Quello su cui concordano autore e intervistatore è che i risultati degli studi nutrizionali
non si prestano facilmente a essere estesi da un paese all’altro, e che il luogo
dove si svolge la ricerca rappresenta uno dei limiti di questo tipo di indagini.
Per quel che riguarda la
quantificazione dell’effetto benefico, Weber chiede quanto pesce si dovrebbe
consumare in una settimana per avere qualche vantaggio o per ridurre il rischio
di ictus. La metanalisi di Chowdury e colleghi dimostra che da due a quattro
porzioni di pesce a settimana, rispetto a una o meno di una porzione a
settimana, sono associate a una riduzione del 6% del rischio relativo di tutti
i tipi di futuri eventi patologici cerebrovascolari. Il rischio di ictus futuri
si riduce di circa il 12% quando si consumano cinque o più porzioni a
settimana. Inoltre, la ricerca dimostra che per ogni due porzioni di pesce, c’è
una riduzione del 4% del rischio di ictus. Tutti questi risultati sono
statisticamente significativi. Una riduzione del rischio del 6% può sembrare
modesta. Tuttavia, l’autore fa notare che solo nel Regno Unito ogni anno 150000
persone sono colpite da ictus. Quindi, guardando alla popolazione, questa
riduzione dal 4% al 6% è piuttosto rilevante.
In netto contrasto con quanto
dimostrato per il pesce sono i dati riguardanti gli integratori di olio di
pesce. Infatti, non è stato notato un effetto consistente degli acidi grassi omega-3
per quel che riguarda la riduzione dell’ictus. Questo dato non è facile da
interpretare, dice Chowdury, poiché le sperimentazioni sugli effetti degli integratori di olio
di pesce considerati in questa metanalisi sono state condotte principalmente su
persone con una storia precedente di malattia, oppure su persone ad alto
rischio di malattia cardiovascolare.

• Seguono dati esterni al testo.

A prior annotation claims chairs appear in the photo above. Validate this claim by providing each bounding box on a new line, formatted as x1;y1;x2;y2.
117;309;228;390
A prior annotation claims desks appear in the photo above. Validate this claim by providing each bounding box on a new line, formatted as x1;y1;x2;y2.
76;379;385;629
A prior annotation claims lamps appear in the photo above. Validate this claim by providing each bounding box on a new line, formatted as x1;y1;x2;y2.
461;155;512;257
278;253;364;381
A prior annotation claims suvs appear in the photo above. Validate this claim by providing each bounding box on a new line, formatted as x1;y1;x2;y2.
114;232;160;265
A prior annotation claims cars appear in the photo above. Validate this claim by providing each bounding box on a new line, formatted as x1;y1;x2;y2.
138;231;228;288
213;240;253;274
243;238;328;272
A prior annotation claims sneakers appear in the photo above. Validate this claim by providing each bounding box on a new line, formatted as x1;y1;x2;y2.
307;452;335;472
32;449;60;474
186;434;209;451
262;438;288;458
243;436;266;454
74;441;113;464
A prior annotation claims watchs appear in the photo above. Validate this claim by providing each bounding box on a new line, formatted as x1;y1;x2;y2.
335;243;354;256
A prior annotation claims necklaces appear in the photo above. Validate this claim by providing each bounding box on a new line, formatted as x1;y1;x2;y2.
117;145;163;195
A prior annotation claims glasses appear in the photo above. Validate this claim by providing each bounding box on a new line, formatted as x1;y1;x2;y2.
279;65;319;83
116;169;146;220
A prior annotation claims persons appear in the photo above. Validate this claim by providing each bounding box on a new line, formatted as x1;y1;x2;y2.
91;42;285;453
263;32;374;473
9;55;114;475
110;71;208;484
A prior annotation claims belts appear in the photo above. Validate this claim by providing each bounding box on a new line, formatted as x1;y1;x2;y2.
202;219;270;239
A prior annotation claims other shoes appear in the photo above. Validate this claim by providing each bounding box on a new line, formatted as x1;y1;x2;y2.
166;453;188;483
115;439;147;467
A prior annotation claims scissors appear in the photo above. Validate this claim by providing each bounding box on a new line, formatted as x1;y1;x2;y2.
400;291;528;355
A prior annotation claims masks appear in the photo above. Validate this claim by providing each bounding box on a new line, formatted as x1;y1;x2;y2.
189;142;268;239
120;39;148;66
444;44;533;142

Per un confronto valido sono necessarie sperimentazioni
sulla popolazione sana
Nel complesso l’idea che emerge da questa metanalisi è che oltre agli acidi grassi omega-3 il pesce contiene un pacchetto
di nutrienti salutari la cui combinazione o la cui reciproca influenza può
avere effetti benefici sulla salute cardiovascolare e cerebrovascolare. Allora,
passando all’applicabilità dei risultati, per migliorare il profilo di rischio Chowdury propende per consigliare di consumare un
po’ più di pesce piuttosto che prescrivere integratori di acidi grassi omega-3.
In tema di malattie cardiovascolari e loro prevenzione è utile segnalare gli ultimi dati dell'Agenzia Italiana del Farmaco su quali sono le medicine più utilizzate in Italia. Lo scorso primo febbraio il Prof. Luca Pani, direttore generale dell'Agenzia, raccontava al GR3 che le medicine più acquistate sono i farmaci per il sistema cardiovascolare.